During a recent "who cares if he had an affair" discussion I brought up John Ensign. A number of my friends had never heard of him, never heard about these alleged payoffs using federal taxpayer money, never heard of the possible ethics violations. Ensign is counting on that ignorance: two days ago Ensign said despite the continuing and growing allegations he will never resign, because he "wants to defeat Harry Reid."
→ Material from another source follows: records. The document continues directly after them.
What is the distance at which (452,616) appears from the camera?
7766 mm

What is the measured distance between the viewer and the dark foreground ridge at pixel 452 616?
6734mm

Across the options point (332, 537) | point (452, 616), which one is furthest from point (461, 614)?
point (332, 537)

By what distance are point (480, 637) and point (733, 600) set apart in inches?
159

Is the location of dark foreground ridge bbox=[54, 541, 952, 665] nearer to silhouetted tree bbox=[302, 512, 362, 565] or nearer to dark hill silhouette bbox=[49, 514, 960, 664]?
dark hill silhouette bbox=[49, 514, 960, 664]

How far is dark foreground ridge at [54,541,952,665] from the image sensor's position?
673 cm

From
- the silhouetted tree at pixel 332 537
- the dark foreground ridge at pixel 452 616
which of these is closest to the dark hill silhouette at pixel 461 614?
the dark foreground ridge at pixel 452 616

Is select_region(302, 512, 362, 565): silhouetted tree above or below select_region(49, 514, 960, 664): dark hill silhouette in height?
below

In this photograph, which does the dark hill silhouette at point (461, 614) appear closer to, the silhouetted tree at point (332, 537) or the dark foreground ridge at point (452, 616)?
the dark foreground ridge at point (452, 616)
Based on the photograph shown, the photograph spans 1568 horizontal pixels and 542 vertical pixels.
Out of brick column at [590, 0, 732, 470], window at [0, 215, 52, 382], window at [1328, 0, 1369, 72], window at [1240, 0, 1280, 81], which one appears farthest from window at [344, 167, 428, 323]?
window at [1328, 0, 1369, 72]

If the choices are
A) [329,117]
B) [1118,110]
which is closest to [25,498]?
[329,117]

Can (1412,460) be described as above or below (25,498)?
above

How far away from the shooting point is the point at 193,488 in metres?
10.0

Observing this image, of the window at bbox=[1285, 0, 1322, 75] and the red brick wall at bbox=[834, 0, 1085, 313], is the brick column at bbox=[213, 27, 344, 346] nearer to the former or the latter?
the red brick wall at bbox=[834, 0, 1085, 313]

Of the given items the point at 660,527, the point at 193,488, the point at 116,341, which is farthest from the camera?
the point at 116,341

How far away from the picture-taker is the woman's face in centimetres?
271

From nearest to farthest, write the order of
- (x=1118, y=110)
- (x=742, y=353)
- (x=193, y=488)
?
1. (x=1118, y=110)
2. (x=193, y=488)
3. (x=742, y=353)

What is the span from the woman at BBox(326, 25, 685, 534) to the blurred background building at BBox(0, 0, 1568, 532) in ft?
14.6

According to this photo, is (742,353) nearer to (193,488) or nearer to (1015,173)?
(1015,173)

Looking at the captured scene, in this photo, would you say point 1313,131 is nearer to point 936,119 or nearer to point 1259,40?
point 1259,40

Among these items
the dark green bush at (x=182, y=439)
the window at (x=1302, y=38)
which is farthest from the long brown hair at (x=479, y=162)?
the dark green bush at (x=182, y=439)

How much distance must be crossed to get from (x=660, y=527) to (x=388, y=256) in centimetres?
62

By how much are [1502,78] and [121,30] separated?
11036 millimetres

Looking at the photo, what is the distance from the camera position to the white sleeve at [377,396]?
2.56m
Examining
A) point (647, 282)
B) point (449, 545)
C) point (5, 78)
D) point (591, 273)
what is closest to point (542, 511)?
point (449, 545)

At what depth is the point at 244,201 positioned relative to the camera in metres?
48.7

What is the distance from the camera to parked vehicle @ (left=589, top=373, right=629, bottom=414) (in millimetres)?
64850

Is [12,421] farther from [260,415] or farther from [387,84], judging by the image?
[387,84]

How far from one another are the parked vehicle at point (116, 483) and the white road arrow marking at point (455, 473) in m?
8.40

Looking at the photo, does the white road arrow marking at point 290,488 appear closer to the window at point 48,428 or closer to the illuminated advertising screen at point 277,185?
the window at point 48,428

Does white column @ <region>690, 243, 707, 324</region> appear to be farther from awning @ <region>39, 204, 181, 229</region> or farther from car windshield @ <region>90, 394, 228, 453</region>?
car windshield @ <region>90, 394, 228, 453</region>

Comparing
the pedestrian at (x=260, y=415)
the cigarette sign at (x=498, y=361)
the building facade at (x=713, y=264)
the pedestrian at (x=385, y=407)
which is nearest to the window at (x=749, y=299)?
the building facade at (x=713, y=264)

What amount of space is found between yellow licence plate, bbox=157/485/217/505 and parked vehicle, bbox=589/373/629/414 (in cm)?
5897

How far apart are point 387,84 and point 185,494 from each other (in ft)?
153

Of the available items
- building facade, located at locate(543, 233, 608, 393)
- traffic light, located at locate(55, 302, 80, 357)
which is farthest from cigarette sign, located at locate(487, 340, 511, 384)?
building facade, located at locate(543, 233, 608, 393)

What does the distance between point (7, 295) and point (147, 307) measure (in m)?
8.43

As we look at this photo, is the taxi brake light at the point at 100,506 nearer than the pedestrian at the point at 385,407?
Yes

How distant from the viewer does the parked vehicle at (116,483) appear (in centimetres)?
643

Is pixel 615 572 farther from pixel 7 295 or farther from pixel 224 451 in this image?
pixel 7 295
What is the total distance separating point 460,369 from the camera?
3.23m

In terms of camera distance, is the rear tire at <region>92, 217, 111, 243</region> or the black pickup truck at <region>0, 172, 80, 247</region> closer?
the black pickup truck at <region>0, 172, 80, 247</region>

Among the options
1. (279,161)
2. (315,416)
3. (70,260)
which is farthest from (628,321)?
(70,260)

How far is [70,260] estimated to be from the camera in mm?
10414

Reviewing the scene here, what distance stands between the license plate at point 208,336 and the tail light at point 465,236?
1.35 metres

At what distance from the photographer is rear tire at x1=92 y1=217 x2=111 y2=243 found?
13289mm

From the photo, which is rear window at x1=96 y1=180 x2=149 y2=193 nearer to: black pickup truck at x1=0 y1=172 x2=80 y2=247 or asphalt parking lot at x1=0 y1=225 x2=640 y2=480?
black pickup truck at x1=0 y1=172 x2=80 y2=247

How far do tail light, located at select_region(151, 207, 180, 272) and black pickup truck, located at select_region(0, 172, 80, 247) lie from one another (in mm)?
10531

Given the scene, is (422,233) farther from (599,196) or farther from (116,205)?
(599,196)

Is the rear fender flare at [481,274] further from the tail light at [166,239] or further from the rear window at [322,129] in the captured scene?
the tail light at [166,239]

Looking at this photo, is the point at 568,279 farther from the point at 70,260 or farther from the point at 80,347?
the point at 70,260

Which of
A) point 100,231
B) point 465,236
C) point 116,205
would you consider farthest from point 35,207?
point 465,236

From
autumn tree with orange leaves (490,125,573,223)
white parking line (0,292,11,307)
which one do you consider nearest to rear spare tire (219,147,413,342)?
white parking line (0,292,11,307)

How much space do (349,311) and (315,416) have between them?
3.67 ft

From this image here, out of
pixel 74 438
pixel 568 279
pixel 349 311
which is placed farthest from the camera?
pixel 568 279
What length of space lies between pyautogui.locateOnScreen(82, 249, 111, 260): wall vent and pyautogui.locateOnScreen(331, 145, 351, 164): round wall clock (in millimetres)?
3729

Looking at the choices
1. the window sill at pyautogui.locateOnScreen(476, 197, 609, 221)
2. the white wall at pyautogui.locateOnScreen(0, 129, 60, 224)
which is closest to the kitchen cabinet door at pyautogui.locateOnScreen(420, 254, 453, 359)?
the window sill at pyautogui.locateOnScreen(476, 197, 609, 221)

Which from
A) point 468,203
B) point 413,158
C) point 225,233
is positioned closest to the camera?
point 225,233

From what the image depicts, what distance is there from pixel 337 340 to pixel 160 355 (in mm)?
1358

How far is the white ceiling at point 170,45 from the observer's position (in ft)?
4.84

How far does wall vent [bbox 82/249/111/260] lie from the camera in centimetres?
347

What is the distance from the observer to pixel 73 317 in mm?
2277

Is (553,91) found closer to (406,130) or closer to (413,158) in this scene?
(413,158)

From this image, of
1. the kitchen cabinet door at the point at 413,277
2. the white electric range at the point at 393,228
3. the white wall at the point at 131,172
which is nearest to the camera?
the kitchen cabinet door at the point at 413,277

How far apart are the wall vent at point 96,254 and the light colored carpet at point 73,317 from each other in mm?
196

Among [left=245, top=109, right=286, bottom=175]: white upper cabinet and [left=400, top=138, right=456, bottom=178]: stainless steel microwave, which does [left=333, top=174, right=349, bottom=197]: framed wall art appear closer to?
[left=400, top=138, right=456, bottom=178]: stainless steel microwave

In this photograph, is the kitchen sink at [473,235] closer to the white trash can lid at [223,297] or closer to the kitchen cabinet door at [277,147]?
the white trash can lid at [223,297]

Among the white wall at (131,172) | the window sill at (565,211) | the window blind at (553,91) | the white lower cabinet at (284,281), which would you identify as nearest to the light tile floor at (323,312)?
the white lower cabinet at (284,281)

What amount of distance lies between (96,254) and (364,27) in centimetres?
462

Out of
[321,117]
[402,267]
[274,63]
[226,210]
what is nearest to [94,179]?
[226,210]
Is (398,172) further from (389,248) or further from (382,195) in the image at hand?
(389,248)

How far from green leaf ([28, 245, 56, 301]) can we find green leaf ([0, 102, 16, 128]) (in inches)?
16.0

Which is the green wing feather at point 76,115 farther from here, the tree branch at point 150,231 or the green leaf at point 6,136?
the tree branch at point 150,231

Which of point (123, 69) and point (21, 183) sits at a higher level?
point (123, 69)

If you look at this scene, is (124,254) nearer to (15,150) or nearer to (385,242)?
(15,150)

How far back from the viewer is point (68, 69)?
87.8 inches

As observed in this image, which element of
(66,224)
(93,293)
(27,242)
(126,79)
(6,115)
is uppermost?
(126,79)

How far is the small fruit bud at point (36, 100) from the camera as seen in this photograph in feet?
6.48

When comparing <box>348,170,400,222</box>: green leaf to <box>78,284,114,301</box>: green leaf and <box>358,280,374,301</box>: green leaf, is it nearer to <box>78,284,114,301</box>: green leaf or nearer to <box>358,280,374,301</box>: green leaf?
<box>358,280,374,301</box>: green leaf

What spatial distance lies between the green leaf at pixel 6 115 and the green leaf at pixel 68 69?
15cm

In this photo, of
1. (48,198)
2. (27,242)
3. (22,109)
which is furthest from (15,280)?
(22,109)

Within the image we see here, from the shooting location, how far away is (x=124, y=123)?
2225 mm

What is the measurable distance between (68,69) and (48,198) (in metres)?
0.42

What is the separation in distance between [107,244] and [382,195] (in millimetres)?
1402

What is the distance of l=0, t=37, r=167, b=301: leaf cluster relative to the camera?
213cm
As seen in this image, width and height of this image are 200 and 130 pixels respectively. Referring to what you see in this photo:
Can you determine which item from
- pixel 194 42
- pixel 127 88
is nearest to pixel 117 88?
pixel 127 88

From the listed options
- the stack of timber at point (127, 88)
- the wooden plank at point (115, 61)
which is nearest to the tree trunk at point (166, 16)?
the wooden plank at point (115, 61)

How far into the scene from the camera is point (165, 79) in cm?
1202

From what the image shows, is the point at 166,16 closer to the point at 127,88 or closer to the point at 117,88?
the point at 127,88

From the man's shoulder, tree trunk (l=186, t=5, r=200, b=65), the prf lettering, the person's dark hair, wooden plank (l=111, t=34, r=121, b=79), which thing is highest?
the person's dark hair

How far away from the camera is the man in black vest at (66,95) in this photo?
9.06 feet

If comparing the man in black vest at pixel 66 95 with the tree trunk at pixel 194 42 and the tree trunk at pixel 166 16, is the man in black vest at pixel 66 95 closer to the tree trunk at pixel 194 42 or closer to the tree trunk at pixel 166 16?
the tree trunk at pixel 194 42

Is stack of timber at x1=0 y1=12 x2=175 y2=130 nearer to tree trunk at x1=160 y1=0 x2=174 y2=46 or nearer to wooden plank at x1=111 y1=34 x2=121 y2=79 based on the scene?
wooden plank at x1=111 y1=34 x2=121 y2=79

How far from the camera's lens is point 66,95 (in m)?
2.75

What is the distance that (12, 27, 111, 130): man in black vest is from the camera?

The only similarity I see between these two stories is the basic one: two public men cheated on their wives and were found out. But that's where the similarity ends. One involves mounting evidence suggesting a U.S. Senator used federal tax dollars -- that's your money and mine, folks -- to pay off his girlfriend, hurt the people he represents by weakening his influence and standing as their Senator, and may be hurting them more in days to come. And it will all just coast more tax-payer's dollars if and when he's charged with allegations of wrongdoing. Compare that to Tiger's story. So far evidence suggests Woods hasn't hurt anyone but himself and his family; what he's done may be immoral but as far as I know it's not illegal (unlike Michael Vick). And Tiger Woods holds no position of authority and wasn't elected to any office. Maybe, like Ensign, he's paying off a girlfriend. I don't know that, but I do know that if he is then those funds are coming from Tiger's private mountain of cash and not from my pocket. You could argue that Tiger may indeed be using some of my money, since I bought stuff with his name on it and spent money to see him play. But I have to pay taxes. I don't have to go to the U.S. Open.

These two stories should get coverage equal to the weight of their transgressions. John Ensign should be a big story on CNN. Tiger Woods should be a big story on The Golf Channel. When the next Powerful Man is a Scumbag story breaks (and you know there will be another), is it too much to hope that media coverage will be based on whether it matters or whether it doesn't?

Based on what I'm seeing now, I'm not very optimistic.